#### Instructions to follow:
Reproduce the material verbatim from the line containing "How far in the" through the line containing "is nearest to the handrail at (x=758, y=323)?", including both of those lines, and output nothing else.

#### Extracted entries:

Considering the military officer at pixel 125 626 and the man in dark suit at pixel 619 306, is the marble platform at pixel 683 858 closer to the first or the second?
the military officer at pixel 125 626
--
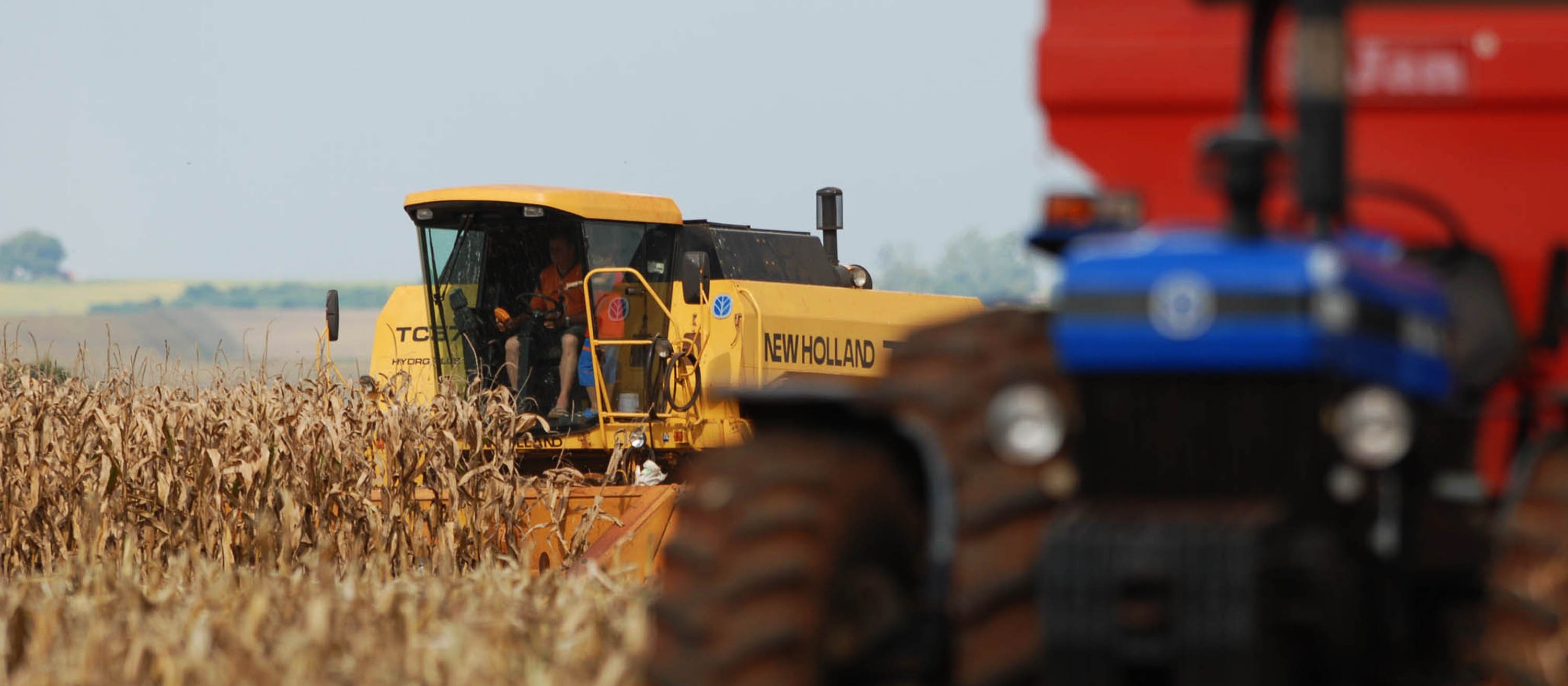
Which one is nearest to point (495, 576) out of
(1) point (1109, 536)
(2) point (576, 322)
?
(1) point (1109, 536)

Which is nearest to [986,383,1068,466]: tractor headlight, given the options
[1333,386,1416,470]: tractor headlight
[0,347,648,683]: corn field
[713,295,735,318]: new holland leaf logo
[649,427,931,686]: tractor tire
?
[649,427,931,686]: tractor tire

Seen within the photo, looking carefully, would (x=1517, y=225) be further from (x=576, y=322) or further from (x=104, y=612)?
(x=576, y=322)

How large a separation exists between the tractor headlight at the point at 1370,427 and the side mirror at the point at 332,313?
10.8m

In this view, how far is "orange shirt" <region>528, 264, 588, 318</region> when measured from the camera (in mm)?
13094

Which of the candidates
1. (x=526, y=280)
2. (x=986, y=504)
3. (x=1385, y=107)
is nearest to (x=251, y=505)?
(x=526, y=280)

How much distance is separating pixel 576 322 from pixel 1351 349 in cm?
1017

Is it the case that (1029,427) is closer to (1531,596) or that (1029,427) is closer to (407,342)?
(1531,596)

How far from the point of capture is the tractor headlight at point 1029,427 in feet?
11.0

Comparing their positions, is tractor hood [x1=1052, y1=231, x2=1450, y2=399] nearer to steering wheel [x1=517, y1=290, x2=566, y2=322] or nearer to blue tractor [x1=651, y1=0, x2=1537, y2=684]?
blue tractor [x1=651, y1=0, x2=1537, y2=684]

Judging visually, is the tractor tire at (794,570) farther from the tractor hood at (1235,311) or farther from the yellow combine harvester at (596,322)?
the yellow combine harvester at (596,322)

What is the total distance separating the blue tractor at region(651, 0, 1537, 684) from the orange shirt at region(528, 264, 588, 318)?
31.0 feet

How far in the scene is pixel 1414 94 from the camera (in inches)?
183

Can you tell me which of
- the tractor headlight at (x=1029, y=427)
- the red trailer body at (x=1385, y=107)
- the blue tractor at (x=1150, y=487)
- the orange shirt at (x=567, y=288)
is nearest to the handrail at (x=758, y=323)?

#### Final answer:
How far in the scene is pixel 1414 94 from the camera (in inches)?
183

Can you tell me which of
- the tractor headlight at (x=1029, y=427)
- the red trailer body at (x=1385, y=107)
- the blue tractor at (x=1150, y=487)
- the orange shirt at (x=567, y=288)
is nearest to the handrail at (x=758, y=323)?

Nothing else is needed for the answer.